I am so in awe of nature. Sometimes it stops me dead in my tracks and I get tears in my eyes. I am just so grateful that I am able to live on this planet, and I’m equally ashamed that humans seem to be so hellbent on destroying it. Nature is miraculous. The things that are happening every single day in nature are things we could never reproduce ourselves, even if our lives depended on it (and they do).
Don’t believe me? Create a vegetable from scratch. I dare you.
And take, for example, noctilucent clouds. I didn’t even know these things existed until about 24 hours before this writing. Once again, the sheer quantity of things that I have yet to learn slaps me upside the head at the most unexpected of times, and I’m so grateful for that. Thank you, universe, for that insight.
The way I learned about this amazing weather phenomenon was by being shown the two pictures that appear below. They were taken by my friend Bill Wainwright at approximately 3 a.m. on two separate nights. Aren’t they beautiful?
I had never seen anything quite like that in all my 55 years. With a little research I found out that they are called noctilucent clouds, and they are still barely understood. According to Wikipedia, there’s no confirmed record of their sighting before 1885 (two years after the eruption of Krakatoa), and yet it seems that their occurrence is increasing in frequency, brightness, and extent.
A whole series of circumstances have to come together just right in order for you to be treated to a sight such as this. First of all, it has to be the summer months in your area, and you need to be between latitudes 50 and 70 degrees above or below the equator. (That means, sadly, that I will not be seeing noctilucent clouds from my back yard. Bill lives a lot further north than we do.) There need to be sufficient ice crystals in the atmosphere, and the sun needs to be below the horizon.
Noctilucent clouds are the highest clouds in our atmosphere, about 50 miles higher up than any other clouds, and they are so wispy that you can’t see them once the sun has risen.
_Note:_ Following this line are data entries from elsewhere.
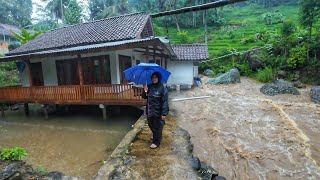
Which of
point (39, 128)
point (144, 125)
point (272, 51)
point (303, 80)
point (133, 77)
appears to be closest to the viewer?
point (133, 77)

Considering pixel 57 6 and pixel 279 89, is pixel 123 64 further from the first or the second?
pixel 57 6

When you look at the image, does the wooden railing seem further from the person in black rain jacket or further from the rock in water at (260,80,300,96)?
the rock in water at (260,80,300,96)

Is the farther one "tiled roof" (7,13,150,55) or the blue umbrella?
"tiled roof" (7,13,150,55)


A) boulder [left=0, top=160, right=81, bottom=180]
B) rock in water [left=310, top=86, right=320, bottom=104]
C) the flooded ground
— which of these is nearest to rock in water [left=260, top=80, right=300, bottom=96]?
the flooded ground

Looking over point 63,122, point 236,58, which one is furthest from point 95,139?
point 236,58

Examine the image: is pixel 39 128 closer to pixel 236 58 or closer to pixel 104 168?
pixel 104 168

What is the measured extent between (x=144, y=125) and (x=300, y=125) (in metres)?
5.56

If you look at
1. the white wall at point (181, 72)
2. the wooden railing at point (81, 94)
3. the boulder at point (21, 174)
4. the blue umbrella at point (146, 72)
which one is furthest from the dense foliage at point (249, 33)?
the boulder at point (21, 174)

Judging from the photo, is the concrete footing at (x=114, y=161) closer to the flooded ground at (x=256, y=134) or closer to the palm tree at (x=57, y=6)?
the flooded ground at (x=256, y=134)

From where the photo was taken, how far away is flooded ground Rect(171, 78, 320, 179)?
226 inches

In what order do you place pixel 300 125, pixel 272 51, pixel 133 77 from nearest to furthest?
pixel 133 77 → pixel 300 125 → pixel 272 51

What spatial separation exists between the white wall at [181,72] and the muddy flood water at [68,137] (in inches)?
231

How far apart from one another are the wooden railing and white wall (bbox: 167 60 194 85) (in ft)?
23.7

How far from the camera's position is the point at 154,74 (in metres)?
5.51
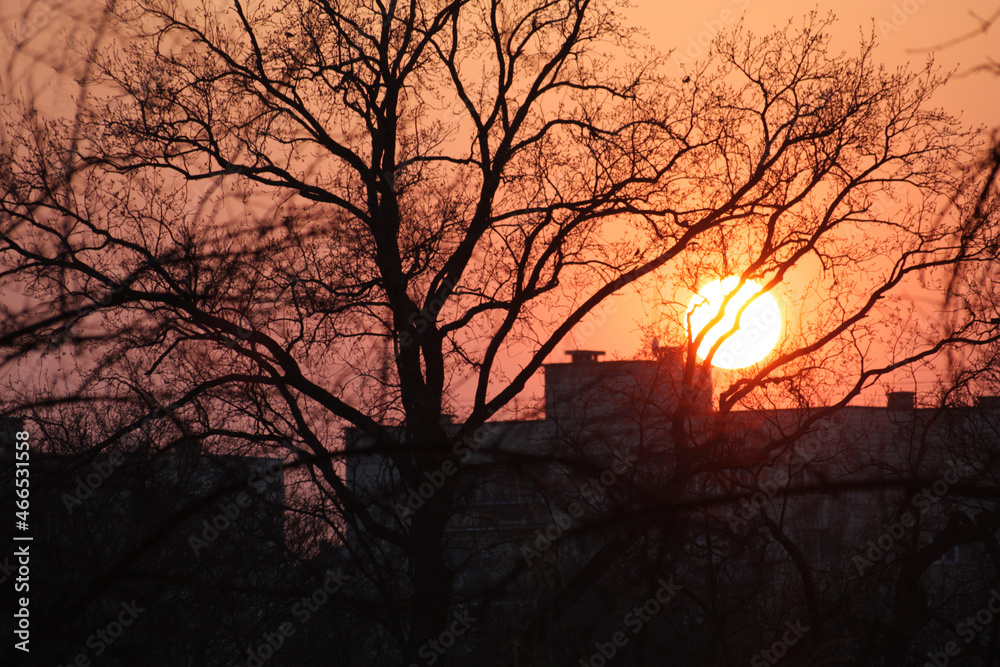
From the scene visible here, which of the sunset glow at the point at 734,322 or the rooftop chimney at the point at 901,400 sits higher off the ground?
the sunset glow at the point at 734,322

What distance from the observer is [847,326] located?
9781 mm

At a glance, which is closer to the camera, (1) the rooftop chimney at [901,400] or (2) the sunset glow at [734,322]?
(1) the rooftop chimney at [901,400]

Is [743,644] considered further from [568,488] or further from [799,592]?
[568,488]

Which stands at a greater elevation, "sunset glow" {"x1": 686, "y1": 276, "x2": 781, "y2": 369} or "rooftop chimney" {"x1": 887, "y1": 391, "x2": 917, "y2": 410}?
"sunset glow" {"x1": 686, "y1": 276, "x2": 781, "y2": 369}

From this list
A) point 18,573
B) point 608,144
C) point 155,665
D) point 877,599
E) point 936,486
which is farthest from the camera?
point 608,144

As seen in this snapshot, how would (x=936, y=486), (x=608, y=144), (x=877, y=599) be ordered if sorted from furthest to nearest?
(x=608, y=144) → (x=877, y=599) → (x=936, y=486)

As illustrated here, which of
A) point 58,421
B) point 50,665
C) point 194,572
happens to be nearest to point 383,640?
point 194,572

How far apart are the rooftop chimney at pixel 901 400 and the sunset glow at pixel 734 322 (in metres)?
1.56

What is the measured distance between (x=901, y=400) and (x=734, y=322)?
6.59ft

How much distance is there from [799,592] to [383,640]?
10.8 ft

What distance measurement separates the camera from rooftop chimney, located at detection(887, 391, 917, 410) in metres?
8.38

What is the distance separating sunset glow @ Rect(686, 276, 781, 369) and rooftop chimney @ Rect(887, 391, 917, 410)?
156 cm

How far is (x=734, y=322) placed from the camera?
9.99 metres

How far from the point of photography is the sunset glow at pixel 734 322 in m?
9.98
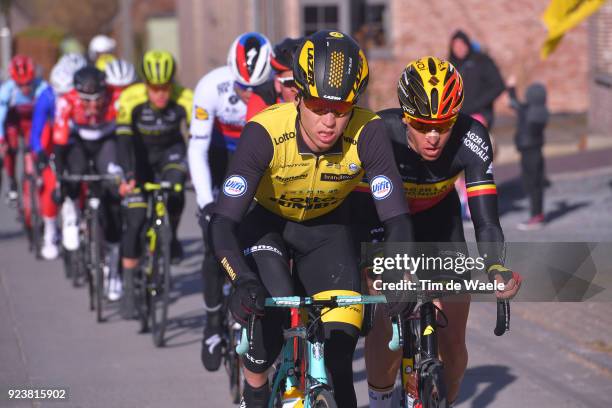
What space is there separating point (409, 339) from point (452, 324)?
35 centimetres

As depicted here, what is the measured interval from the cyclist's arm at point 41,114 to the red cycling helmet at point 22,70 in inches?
54.8

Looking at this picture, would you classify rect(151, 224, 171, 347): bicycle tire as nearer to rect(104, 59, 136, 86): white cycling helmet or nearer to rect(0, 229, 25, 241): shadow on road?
rect(104, 59, 136, 86): white cycling helmet

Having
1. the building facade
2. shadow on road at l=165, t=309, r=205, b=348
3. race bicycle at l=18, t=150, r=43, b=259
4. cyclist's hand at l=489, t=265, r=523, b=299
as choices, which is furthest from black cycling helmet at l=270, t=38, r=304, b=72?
the building facade

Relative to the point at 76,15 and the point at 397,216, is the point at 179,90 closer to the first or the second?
the point at 397,216

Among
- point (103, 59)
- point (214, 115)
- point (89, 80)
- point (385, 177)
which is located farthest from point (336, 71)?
point (103, 59)

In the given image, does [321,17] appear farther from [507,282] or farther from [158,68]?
[507,282]

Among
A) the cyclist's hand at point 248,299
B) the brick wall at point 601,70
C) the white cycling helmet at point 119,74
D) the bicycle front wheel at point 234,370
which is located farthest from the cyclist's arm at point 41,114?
the brick wall at point 601,70

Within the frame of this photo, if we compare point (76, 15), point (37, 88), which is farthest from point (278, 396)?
point (76, 15)

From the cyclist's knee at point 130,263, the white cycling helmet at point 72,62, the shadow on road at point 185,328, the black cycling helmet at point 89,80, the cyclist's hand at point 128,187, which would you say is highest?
the black cycling helmet at point 89,80

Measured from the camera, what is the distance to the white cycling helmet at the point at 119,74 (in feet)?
39.3

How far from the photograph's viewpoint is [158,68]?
963 centimetres

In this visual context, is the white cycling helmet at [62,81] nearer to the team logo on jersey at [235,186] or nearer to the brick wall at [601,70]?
the team logo on jersey at [235,186]

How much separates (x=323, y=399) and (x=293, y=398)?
34 cm

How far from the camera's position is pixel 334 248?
578 cm
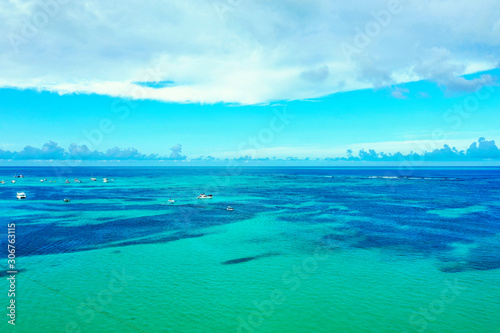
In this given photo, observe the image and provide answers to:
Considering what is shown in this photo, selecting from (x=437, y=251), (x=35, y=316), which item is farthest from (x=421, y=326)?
(x=35, y=316)

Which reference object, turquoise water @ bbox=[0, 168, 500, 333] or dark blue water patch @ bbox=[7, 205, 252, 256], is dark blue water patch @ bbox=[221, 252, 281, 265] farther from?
dark blue water patch @ bbox=[7, 205, 252, 256]

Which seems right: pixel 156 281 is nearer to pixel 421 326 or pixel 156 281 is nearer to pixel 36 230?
pixel 421 326

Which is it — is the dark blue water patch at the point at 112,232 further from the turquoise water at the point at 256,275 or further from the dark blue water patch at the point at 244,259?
the dark blue water patch at the point at 244,259

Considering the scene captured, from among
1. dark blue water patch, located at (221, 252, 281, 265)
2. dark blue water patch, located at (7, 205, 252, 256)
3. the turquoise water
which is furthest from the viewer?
dark blue water patch, located at (7, 205, 252, 256)

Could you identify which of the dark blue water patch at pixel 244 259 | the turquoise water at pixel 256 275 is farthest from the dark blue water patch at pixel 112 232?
the dark blue water patch at pixel 244 259

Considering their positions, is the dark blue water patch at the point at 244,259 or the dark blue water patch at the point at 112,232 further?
the dark blue water patch at the point at 112,232

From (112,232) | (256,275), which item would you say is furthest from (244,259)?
(112,232)

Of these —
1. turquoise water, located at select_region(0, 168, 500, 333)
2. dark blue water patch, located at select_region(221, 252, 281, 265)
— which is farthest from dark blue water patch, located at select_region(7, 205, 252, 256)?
dark blue water patch, located at select_region(221, 252, 281, 265)

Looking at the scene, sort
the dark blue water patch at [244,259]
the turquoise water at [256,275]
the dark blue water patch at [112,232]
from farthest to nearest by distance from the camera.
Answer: the dark blue water patch at [112,232] → the dark blue water patch at [244,259] → the turquoise water at [256,275]

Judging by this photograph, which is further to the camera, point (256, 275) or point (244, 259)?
point (244, 259)

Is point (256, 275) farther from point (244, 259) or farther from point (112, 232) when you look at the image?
point (112, 232)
Apparently they require water vapor, dust, and very cold temperatures (around -184 degrees Fahrenheit) to take shape.
No one knows where this dust comes from. It could be from micrometeors or from volcanoes, but those are just theories. We still have a lot to learn about noctilucent clouds.
But even as I wallow in my ignorance about this particular subject, I remain in awe. Nature is spectacular. Regardless of how they come about, I’m happy that noctilucent clouds exist, and I’m grateful for those who manage to take pictures of them.